[Questions about pictured scenes]
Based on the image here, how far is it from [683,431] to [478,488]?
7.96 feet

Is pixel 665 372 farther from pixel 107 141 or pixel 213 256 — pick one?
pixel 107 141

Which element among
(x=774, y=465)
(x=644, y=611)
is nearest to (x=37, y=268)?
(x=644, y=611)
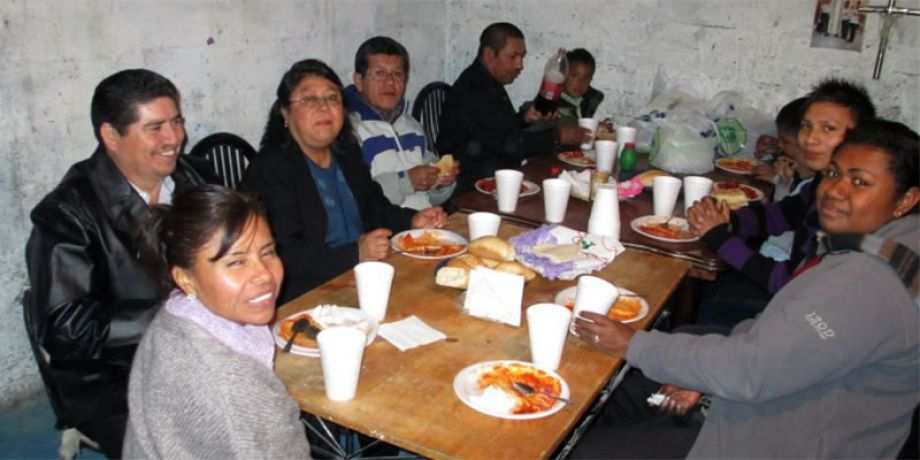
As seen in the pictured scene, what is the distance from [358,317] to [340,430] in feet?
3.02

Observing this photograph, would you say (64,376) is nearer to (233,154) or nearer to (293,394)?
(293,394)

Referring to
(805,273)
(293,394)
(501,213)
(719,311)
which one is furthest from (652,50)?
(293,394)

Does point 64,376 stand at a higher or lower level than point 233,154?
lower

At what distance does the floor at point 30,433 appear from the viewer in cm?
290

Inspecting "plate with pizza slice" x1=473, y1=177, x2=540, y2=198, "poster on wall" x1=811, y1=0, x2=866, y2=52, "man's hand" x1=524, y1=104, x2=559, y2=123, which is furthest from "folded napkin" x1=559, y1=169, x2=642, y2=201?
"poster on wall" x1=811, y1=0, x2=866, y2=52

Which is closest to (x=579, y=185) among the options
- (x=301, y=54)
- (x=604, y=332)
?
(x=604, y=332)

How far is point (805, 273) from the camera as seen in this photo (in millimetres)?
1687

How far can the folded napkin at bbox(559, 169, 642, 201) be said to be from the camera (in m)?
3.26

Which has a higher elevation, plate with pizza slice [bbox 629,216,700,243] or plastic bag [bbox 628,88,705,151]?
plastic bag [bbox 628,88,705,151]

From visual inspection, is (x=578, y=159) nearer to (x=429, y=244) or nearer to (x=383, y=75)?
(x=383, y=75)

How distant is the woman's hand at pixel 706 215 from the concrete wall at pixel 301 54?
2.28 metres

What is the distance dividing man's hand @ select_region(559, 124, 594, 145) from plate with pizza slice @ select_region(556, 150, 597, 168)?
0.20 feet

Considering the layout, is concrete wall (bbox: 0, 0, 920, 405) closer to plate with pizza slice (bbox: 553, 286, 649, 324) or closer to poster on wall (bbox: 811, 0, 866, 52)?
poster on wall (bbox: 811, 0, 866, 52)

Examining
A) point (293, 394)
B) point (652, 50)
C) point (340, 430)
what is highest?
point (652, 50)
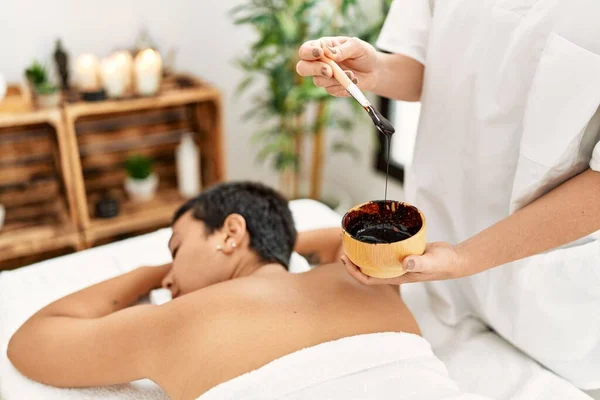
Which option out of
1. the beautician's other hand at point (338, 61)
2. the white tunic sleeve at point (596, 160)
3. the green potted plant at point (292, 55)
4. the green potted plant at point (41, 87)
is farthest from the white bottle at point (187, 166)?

What to do: Copy every row above word for word, leaving out the pictures.

Result of the exercise:
Based on the image here, how far is it from [683,431] to [478,488]?
7.96 feet

Is pixel 665 372 farther from pixel 107 141 or pixel 213 256 — pick one?
pixel 107 141

Which element among
(x=774, y=465)
(x=644, y=611)
is nearest to (x=37, y=268)?
(x=644, y=611)
As seen in the pictured scene, what is the distance from [358,317] to [340,430] in feet?
3.02

Observing this photograph, would you say (64,376) is nearer to (233,154) or nearer to (293,394)?
(293,394)

Referring to
(805,273)
(293,394)
(501,213)
(719,311)
which one is furthest from (652,50)?
(293,394)

Does point 64,376 stand at a higher or lower level than point 233,154?
lower

At what distance does the floor at point 30,433 appear from the viewer in cm?
290

Inspecting "plate with pizza slice" x1=473, y1=177, x2=540, y2=198, "poster on wall" x1=811, y1=0, x2=866, y2=52, "man's hand" x1=524, y1=104, x2=559, y2=123, which is furthest from "folded napkin" x1=559, y1=169, x2=642, y2=201?
"poster on wall" x1=811, y1=0, x2=866, y2=52

Which is closest to (x=579, y=185) among the options
- (x=301, y=54)
- (x=604, y=332)
?
(x=604, y=332)

How far is point (805, 273) from the camera as seen in this photo (in millimetres)?
1687

How far can the folded napkin at bbox(559, 169, 642, 201) be said to be from the camera (in m)?
3.26

Which has a higher elevation, plate with pizza slice [bbox 629,216,700,243] or plastic bag [bbox 628,88,705,151]?
plastic bag [bbox 628,88,705,151]

From visual inspection, is (x=578, y=159) nearer to (x=429, y=244) or nearer to (x=383, y=75)?
(x=383, y=75)

How distant is the woman's hand at pixel 706 215 from the concrete wall at pixel 301 54?
2.28 metres

What is the distance dividing man's hand @ select_region(559, 124, 594, 145) from plate with pizza slice @ select_region(556, 150, 597, 168)?
0.20 feet

Considering the layout, is concrete wall (bbox: 0, 0, 920, 405) closer to plate with pizza slice (bbox: 553, 286, 649, 324) or closer to poster on wall (bbox: 811, 0, 866, 52)?
poster on wall (bbox: 811, 0, 866, 52)

Examining
A) point (293, 394)
B) point (652, 50)
C) point (340, 430)
what is highest?
point (652, 50)
Which option out of
1. the beautician's other hand at point (338, 61)
2. the white tunic sleeve at point (596, 160)
3. the green potted plant at point (292, 55)
4. the green potted plant at point (41, 87)
is farthest from the white bottle at point (187, 166)?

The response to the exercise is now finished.